Integral $\int\limits_0^a x^b (1 - c x)^d\ \cosh x\,\mathrm dx$ How does one calculate
$$\frac{2\pi^{\frac{m-1}{2}}}{\Gamma \left(\frac{m-1}{2} \right)} \left(\frac{\alpha}{\kappa} \right)^{\frac{1}{\alpha}-1}\int\limits_0^{\kappa/\alpha}x^{m+\frac{1}{\alpha}-2}\cosh(x)\left(1-\left(\frac{\alpha}{\kappa}x\right)\right)^{\frac{2}{\alpha}}dx ?$$
 A: Since there is no context, there are no bounds on the parameters.  Consequently, I have invented bounds and evluated a closely related integral, which evaluation is dependent on those bounds.  If $c \in \mathbb{R}$ and $c > 0$, $\Re(b) > -1$, and $\Re(d) > -1$, 
$$  \int_0^{1/c} \; x^b (1 - c x)^d \cosh(x) \,\mathrm{d}x = 2^{-1-b-d}c^{-1-b}\pi \Gamma(b+1)\Gamma(d+1) \cdot {}_2\overline{F}_3\left( \frac{b+1}{2}, \frac{b+2}{2}; \frac{1}{2}, \frac{1}{2}(b+d+2), \frac{1}{2}(b+d+3); \frac{1}{4 c^2} \right)  \text{,}$$
where ${}_p \overline{F}_q(\vec{a}; \vec{b}; z)$ is the regularized generalized hypergeometric function.

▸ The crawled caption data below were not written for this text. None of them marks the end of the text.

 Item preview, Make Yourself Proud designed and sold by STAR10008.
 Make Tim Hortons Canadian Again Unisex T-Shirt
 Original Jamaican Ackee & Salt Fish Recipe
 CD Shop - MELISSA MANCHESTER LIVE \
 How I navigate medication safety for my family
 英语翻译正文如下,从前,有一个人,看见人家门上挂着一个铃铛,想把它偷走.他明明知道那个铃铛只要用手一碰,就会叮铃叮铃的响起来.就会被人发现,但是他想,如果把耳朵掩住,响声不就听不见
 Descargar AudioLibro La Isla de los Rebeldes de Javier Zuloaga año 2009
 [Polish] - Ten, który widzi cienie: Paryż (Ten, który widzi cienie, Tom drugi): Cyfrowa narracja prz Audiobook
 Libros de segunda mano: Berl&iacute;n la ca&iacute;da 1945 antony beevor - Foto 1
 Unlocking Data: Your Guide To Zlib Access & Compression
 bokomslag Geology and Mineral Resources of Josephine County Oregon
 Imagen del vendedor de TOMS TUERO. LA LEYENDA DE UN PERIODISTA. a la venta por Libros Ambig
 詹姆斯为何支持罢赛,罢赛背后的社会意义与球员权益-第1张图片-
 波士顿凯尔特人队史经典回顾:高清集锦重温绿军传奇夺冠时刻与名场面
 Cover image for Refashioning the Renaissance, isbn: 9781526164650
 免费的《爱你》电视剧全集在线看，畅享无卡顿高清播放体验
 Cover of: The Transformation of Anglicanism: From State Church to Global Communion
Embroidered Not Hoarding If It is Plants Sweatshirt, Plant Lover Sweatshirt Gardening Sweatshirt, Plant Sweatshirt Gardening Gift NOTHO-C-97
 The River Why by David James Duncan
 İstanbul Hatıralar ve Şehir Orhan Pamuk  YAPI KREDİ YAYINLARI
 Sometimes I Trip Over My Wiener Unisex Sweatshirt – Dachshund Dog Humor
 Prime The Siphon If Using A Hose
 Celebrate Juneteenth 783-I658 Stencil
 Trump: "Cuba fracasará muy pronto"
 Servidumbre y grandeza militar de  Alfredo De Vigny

A: Doing basically the same as @Eric Towers, for the integral 
$$I=\frac{2\pi^{\frac{m-1}{2}}}{\Gamma \left(\frac{m-1}{2} \right)} \left(\frac{\alpha}{\kappa} \right)^{\frac{1}{\alpha}-1}\int\limits_0^{\kappa/\alpha}x^{m+\frac{1}{\alpha}-2}\cosh(x)\left(1-\frac{\alpha}{\kappa}x\right)^{\frac{2}{\alpha}}\,dx $$
we have
$$I=K\, _2F_3\left(\frac{1}{2 \alpha }+\frac{m-1}{2},\frac{1}{2 \alpha
   }+\frac{m}{2};\frac{1}{2},\frac{3}{2 \alpha }+\frac{m}{2},\frac{3}{2 \alpha
   }+\frac{m+1}{2};\frac{\kappa ^2}{4 \alpha ^2}\right)$$
where
$$K=\frac 2 {\sqrt \pi}\left(\frac { \kappa\sqrt \pi}{\alpha}\right)^m \,\,\frac{ \Gamma \left(1+\frac{2}{\alpha }\right)\,
   \Gamma \left(m+\frac{1}{\alpha
   }-1\right)}{\Gamma \left(\frac{m-1}{2}\right)\, \Gamma
   \left(m+\frac{3}{\alpha }\right)}$$
provided $\qquad \alpha  \kappa >0\land \Re\left(m+\frac{1}{\alpha }\right)>1\land
   \Re\left(\frac{1}{\alpha }\right)>-\frac{1}{2}$